この川に沿って、長距離自転車道のザーレ自転車道が延びている。特に、上流から中流にかけては、サイクリング愛好者らに人気の自転車道である。
ザーレ川は、ブルック城、ハイデックスブルク城、ロイヒテンブルク城、ドルンブルガー小城、ザーレック城、ルーデルスブルク城やバート・ケーゼンといった古城のほとりを流れている。
メルゼブルク近郊に、NBS エアフルト=ライプツィヒ/ハレ線の橋の建設が計画されている。このザーレ=エルスター=渓谷橋は2012年の完成予定で、8km以上の長さを持つ、ドイツで最も長い橋になる計画である。

——

**課題**
上にあるザーレ川についての文章を、最後の文の次から書き継いでください。

**提供データ**
——

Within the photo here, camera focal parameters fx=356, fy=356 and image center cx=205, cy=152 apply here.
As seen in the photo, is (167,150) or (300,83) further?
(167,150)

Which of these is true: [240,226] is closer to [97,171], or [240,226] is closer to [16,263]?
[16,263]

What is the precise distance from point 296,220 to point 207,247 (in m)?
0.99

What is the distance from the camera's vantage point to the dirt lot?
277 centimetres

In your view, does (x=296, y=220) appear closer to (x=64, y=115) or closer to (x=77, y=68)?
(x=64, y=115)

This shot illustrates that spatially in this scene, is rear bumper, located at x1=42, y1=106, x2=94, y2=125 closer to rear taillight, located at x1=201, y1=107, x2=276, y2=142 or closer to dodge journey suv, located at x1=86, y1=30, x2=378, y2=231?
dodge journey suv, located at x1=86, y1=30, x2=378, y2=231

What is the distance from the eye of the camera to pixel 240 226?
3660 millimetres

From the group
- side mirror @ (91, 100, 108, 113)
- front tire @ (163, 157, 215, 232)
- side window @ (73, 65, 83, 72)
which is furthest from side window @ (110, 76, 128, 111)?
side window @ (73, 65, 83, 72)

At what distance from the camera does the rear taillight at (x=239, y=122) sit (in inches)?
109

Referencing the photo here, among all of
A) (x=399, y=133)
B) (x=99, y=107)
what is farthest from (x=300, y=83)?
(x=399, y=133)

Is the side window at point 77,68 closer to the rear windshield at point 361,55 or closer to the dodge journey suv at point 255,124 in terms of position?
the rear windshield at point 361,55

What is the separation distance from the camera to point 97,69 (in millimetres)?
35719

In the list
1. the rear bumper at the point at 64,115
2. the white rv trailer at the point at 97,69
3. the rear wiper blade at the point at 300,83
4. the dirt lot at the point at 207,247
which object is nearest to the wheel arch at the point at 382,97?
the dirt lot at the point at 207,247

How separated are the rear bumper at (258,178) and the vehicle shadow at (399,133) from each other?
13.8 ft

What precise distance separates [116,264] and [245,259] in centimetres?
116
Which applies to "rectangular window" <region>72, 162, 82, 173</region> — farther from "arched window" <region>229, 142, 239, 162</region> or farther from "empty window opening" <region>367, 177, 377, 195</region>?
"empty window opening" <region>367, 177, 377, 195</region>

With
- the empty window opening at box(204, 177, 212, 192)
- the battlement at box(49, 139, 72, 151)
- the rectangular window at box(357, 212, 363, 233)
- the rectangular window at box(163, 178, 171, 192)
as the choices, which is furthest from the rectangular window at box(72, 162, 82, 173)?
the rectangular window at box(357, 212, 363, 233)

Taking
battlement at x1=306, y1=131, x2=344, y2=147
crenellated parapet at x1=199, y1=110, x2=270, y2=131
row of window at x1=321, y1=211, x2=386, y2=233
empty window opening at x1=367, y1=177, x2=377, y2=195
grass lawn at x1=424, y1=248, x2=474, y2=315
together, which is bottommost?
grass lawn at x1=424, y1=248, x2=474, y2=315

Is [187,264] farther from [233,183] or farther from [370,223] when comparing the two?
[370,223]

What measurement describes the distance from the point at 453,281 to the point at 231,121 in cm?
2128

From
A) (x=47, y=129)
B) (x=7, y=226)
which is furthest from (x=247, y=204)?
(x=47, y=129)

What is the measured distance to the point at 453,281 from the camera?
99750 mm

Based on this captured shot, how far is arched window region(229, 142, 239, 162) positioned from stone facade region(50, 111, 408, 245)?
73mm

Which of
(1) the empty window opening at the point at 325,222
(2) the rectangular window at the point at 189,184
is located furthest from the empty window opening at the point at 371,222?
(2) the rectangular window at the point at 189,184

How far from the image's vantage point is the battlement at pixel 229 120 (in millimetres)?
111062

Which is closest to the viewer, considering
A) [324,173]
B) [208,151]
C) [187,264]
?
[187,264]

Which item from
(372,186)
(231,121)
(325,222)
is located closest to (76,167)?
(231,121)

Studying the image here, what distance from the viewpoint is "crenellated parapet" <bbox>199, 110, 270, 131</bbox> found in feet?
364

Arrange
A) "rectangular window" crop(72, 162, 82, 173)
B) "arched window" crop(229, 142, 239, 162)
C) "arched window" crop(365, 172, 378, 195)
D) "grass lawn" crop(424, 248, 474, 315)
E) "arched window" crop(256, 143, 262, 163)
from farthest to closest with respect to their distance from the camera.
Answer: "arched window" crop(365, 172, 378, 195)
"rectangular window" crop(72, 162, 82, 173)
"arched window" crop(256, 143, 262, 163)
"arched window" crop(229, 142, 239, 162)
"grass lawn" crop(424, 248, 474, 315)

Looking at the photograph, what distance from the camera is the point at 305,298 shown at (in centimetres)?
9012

——

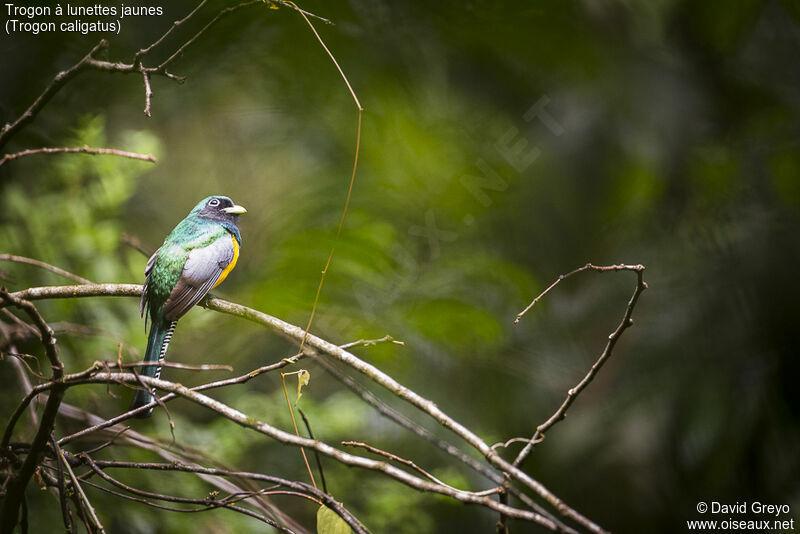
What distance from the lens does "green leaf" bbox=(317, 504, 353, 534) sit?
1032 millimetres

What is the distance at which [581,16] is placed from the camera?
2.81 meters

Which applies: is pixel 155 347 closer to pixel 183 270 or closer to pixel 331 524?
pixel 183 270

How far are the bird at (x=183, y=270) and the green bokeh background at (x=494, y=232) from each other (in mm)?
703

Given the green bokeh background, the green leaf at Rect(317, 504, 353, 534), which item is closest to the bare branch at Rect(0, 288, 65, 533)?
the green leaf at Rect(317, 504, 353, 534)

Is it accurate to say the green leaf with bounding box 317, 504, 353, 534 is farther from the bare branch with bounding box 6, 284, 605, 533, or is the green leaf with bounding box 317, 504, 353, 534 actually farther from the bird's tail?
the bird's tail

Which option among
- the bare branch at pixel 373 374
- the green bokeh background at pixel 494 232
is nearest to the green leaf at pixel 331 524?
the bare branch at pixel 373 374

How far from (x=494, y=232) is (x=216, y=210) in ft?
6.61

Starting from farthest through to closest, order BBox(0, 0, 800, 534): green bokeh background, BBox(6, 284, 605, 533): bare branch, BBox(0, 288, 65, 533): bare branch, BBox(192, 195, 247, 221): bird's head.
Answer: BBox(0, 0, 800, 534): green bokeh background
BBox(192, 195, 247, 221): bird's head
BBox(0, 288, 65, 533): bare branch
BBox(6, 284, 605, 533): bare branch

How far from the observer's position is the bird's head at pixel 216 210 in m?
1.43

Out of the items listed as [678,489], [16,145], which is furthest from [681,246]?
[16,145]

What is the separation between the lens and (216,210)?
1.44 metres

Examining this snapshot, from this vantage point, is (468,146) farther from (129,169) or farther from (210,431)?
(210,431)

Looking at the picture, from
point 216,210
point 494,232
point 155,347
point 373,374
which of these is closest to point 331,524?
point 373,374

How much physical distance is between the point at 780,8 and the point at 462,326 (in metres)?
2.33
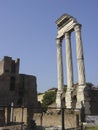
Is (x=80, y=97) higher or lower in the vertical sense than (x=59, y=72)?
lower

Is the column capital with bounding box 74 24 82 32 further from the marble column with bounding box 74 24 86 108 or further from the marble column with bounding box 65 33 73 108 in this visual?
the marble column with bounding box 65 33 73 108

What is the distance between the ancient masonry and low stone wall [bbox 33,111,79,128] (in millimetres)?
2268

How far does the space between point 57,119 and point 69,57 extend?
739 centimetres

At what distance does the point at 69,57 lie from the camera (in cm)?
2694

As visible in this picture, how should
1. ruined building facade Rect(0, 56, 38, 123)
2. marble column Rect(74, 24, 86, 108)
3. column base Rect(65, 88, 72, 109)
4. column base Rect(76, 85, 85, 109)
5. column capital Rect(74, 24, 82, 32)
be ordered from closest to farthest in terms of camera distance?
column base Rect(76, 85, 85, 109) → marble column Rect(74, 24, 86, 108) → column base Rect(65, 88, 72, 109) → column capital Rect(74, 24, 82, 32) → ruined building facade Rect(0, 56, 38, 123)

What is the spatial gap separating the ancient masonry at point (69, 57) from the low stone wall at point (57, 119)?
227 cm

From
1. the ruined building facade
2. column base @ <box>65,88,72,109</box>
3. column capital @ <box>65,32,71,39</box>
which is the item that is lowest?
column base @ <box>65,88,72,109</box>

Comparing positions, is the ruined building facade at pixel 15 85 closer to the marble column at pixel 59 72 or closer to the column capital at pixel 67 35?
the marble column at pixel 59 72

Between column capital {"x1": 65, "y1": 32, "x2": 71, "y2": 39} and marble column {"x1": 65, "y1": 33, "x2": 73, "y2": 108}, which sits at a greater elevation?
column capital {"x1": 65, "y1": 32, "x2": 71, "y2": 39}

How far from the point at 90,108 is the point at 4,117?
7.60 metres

——

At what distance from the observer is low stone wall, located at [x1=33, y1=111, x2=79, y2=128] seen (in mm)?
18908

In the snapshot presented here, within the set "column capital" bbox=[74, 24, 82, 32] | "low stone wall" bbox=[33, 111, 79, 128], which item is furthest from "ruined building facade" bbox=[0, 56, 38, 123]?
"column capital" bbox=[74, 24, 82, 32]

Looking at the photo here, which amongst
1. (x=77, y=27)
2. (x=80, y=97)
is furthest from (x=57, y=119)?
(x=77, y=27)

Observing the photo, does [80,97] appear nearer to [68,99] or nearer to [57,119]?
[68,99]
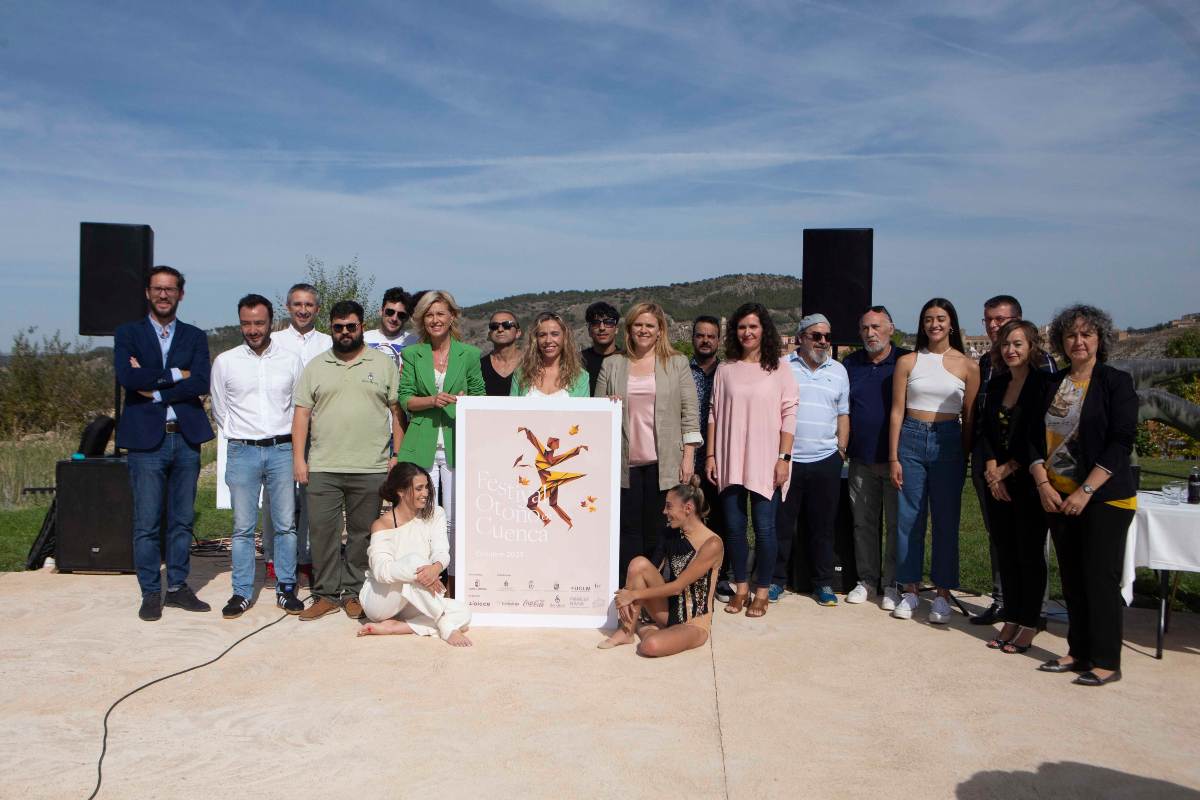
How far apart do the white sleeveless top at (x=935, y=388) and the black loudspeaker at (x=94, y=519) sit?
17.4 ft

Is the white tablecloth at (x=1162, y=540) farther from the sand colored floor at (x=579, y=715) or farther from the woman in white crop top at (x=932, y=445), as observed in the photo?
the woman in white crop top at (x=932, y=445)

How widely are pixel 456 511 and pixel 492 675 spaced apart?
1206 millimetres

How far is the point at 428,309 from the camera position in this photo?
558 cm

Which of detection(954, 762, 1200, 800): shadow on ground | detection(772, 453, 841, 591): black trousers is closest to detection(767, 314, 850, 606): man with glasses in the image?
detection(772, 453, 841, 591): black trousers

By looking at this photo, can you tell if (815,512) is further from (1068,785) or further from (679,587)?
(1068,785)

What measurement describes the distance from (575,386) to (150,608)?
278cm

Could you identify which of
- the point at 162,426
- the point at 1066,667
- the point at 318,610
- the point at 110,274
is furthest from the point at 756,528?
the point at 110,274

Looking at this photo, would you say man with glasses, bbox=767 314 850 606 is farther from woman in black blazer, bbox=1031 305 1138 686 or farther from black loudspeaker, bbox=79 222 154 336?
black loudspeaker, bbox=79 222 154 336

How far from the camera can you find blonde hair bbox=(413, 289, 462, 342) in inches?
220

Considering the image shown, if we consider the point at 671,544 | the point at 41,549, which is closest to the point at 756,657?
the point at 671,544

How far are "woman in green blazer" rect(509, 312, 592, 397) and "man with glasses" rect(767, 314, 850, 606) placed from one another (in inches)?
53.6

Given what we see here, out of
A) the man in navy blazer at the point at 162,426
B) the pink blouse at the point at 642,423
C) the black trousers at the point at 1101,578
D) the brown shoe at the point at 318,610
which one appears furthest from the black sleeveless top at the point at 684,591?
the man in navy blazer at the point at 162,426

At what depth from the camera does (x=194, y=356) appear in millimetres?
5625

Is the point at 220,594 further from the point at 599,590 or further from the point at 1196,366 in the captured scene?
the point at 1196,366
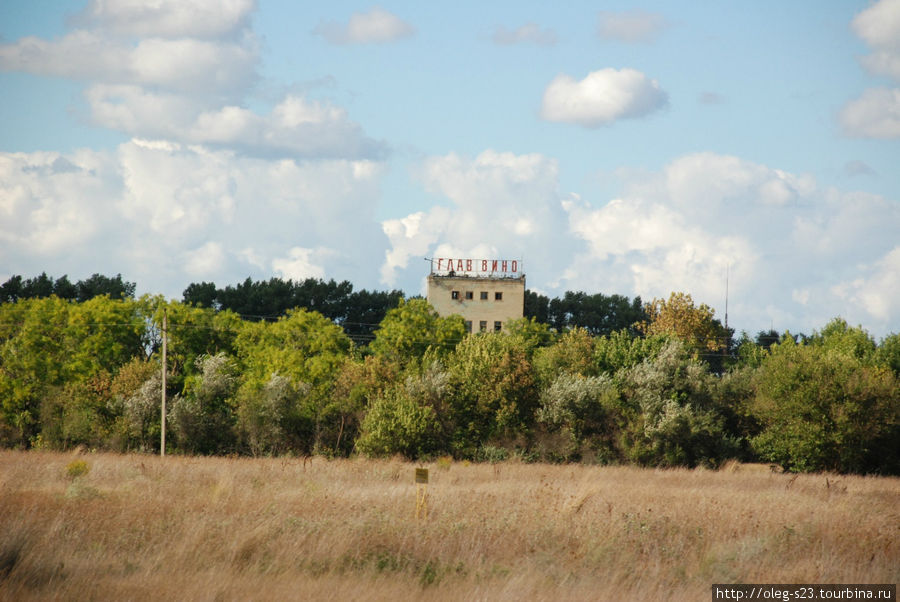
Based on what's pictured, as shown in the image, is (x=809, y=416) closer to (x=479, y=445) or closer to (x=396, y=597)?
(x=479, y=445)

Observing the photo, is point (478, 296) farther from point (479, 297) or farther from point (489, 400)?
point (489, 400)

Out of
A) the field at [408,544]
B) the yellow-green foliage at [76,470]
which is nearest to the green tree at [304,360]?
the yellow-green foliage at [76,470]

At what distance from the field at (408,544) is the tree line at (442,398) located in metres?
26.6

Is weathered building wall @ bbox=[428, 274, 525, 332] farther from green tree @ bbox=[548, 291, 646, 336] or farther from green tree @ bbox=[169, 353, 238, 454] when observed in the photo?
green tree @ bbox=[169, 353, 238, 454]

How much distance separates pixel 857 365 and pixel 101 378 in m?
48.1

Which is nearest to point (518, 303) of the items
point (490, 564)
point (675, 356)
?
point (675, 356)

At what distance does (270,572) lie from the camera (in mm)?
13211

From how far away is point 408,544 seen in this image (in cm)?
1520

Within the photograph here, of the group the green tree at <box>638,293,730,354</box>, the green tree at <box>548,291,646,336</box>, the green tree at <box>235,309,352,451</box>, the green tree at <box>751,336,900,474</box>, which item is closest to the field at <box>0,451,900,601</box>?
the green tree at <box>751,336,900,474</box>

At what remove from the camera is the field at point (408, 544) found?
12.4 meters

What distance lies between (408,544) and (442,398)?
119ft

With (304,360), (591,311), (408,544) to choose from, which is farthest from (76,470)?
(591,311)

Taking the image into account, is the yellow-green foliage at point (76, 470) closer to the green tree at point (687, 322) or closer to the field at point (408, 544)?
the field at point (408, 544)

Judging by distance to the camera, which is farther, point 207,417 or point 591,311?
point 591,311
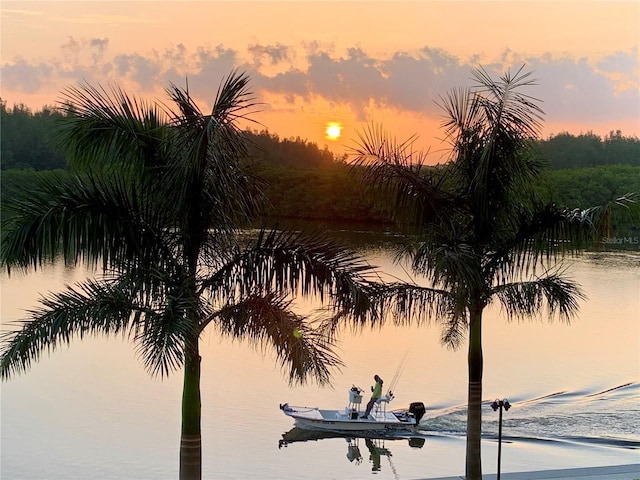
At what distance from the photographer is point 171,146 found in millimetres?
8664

——

**回答**
[編集] 交通路としての重要性
ウンシュトルト川の河口からの区画は小型(個人用)船舶は航行が可能であるが、ハレ=トロタからは全面的に航行可能である。1933年から1942年のエルベ/ザーレの航行路改修では、航路がまっすぐにされたことで、全長が427kmから413kmに短くなった。当時開始された、ライプツィヒまでの航行を可能にするエルスター=ザーレ運河は、現在に至るまで一度として完成していない。下流部をEU基準に適合した運河にしようという計画(ザーレ運河)は環境保護団体や経済効果を考える人々から攻撃の的となっている。それは投資を回収できる施設ではなく、エルベ川との連携なく拡充したとしても交通路としての意義は薄いとの批判である。
「王の道」(Via Regia)は、その一部がザーレ川流域を通っている。
ザールフェルトとナウムブルクの間のザール川の渓谷は、交通の要衝として重要な役割を演じている。ここには、連邦道路B88、ザール鉄道が並行して走っている。